DESCRIPTION OF THE TASK:
Leaving out pictures, output exactly the lines below from the one that has "New in Package" through the one that has "Michael Oluf Jørgensen's", and nothing else.

DATA TO PROCESS:
=== Section Start ===

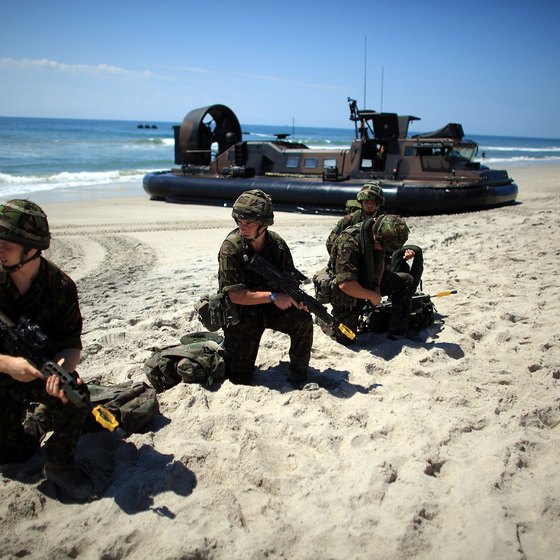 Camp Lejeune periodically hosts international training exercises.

=== Section End ===
=== Section Start ===

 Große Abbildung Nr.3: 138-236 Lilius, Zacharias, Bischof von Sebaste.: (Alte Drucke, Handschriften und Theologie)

=== Section End ===
=== Section Start ===

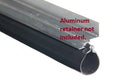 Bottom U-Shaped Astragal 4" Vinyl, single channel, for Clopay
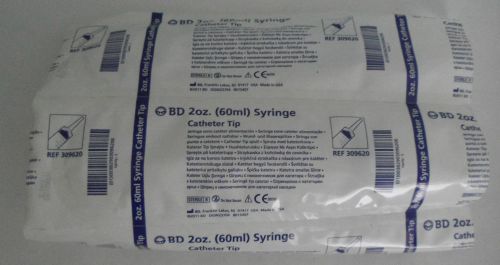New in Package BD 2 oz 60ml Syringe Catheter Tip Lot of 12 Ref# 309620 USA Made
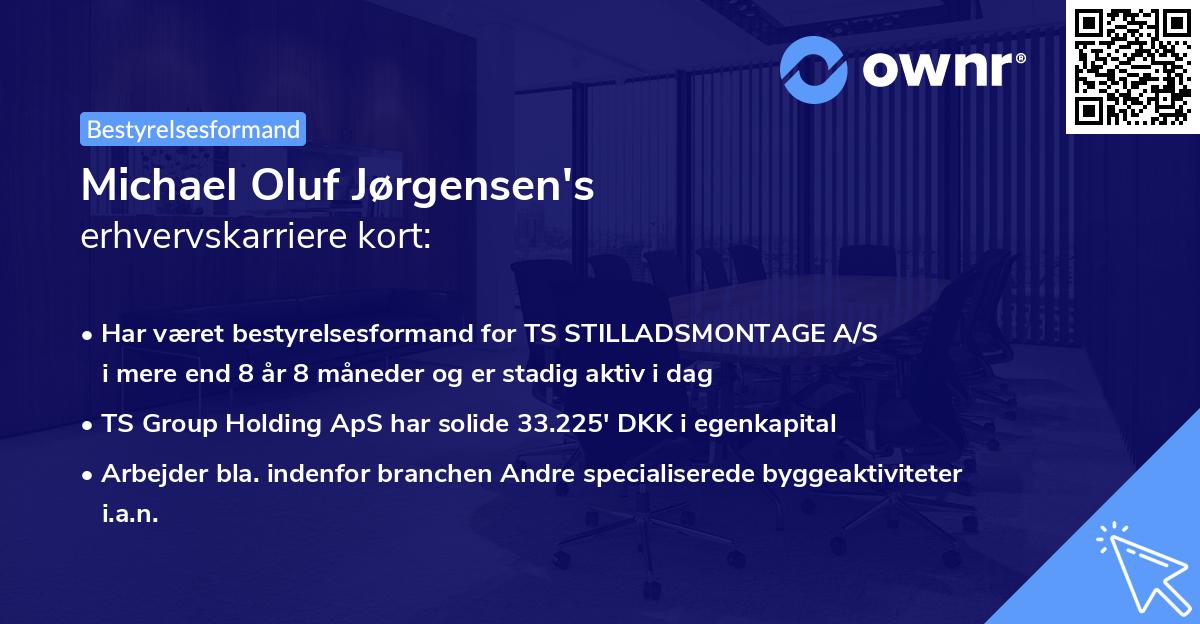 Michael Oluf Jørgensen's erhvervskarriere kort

=== Section End ===

SOLUTION FOR THIS EXERCISE:
New in Package BD 2 oz 60ml Syringe Catheter Tip Lot of 12 Ref# 309620 USA Made
 Michael Oluf Jørgensen's erhvervskarriere kort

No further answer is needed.